@konradssc
Jak to kurwa nie płacisz na kościół?! Przepchnięty przez Wojtyłę konkordat dał kościołowi w Polsce takie warunki, że co roku dokładamy do tej instytucji grubą kasę z budżetu państwa. Druga rzecz, że prawo podatkowe kościół traktuje sobie wybiórczo, mimo że warunki w naszym kraju mają znacznie lepsze niż niektóre przedsiębiorstwa.
Wkurwia mnie pierdolenie typu: "Dlaczego się odzywasz, skoro religia nie szkodzi?" Według mnie szkodzi.
Przynosi gotowe odpowiedzi (zazwyczaj wyssane z palca) na niezwykle ważne filozoficzne pytania. Ludzie religijni nie zgłębiają swojego jestestwa, nie zapędzają się w dalekie zakamarki swojego umysłu - słowem są ubożsi wewnętrznie i mają bardziej ograniczone horyzonty od ludzi bez zaszczepionych bajek o wszechwiedzącym stwórcy wszechrzeczy.
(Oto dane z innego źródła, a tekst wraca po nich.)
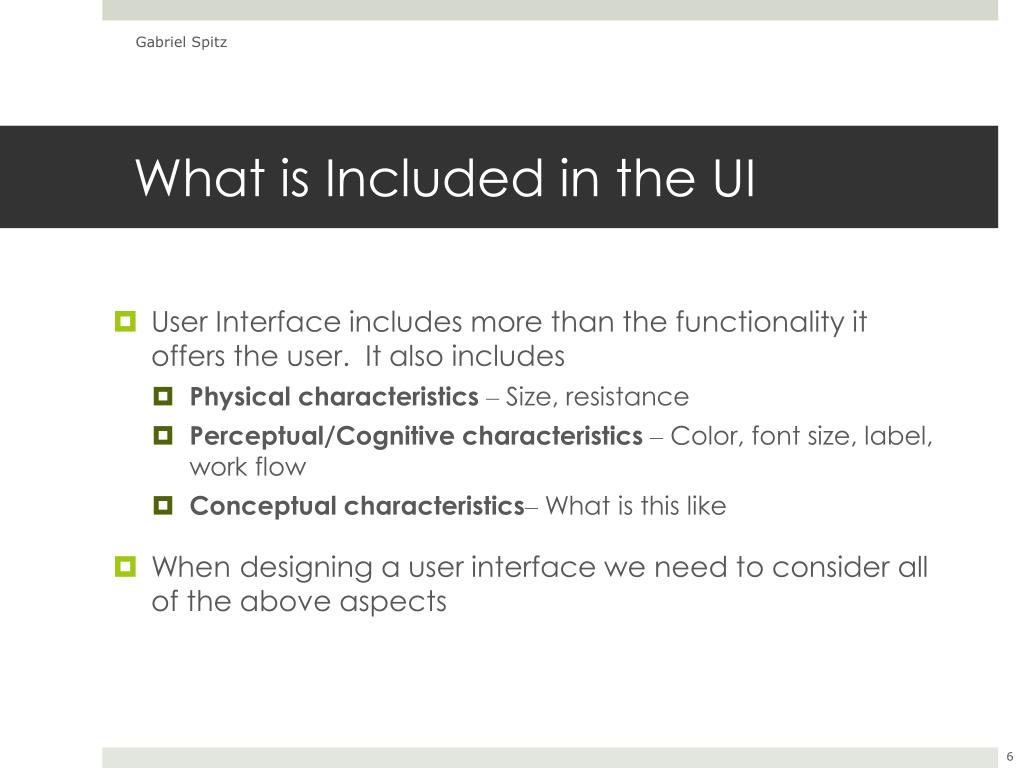 Gabriel Spitz

What is Included in the UI

User Interface includes more than the functionality it offers the user.  It also includes

Physical characteristics – Size, resistance

Perceptual/Cognitive characteristics – Color, font size, label, work flow

Conceptual characteristics– What is this like

When designing a user interface we need to consider all of the above aspects

6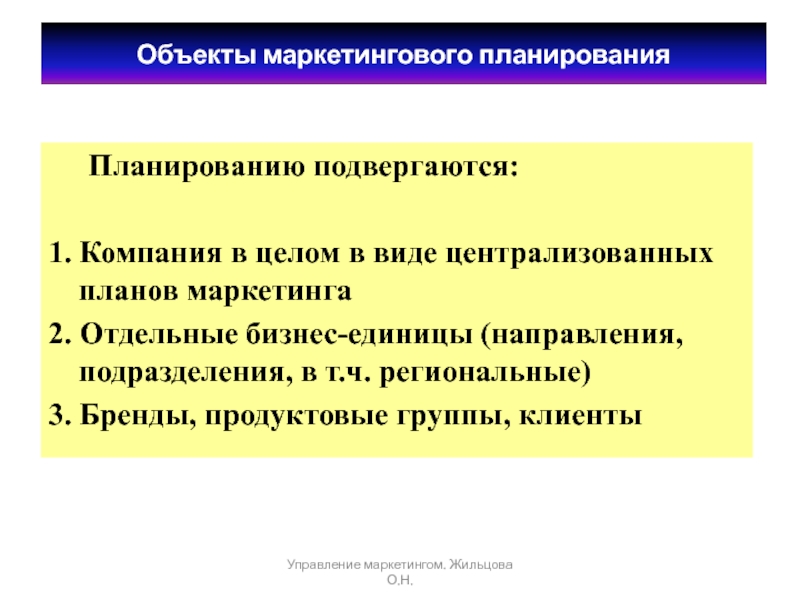 Объекты маркетингового планирования

Планированию подвергаются:

1. Компания в целом в виде централизованных планов маркетинга
2. Отдельные бизнес-единицы (направления, подразделения, в т.ч. региональные)
3. Бренды, продуктовые группы, клиенты

Управление маркетингом. Жильцова О.Н.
Największe umysły pchające w tej chwili świat do przodu to w zdecydowanej przewadze osoby niezwiązane z kościołem i religią.
Gdyby Stary Testament został przełożony bezpośrednio z hebrajskiego na polski przez osoby niewierzące, być może byłoby to największe i najbardziej wartościowe dzieło ludzkości. Niestety Biblia Tysiąclecia to jedynie bajdurzenie, głownie przez nadanie przedstawionym tam żywiołom osobowości i imion. O Nowym Testamencie warto powiedzieć tylko, że został napisany już po stworzeniu kościoła i służy jedynie uregulowaniu i podporządkowaniu wspólnoty. Jedyni, którzy z sukcesem czerpią z oryginału są Żydzi, którzy do tej pory czytają ST po hebrajsku.
Zaznaczę jeszcze, że nie jestem przeciwny wierze. Wiara pomaga wielu osobom i pcha ich naprzód. Nie toleruję jednak religii i wszelkich religijnych instytucji, które pasożytują na nieświadomym społeczeństwie. Niech niektórzy zastanowią się w obronie czego stają.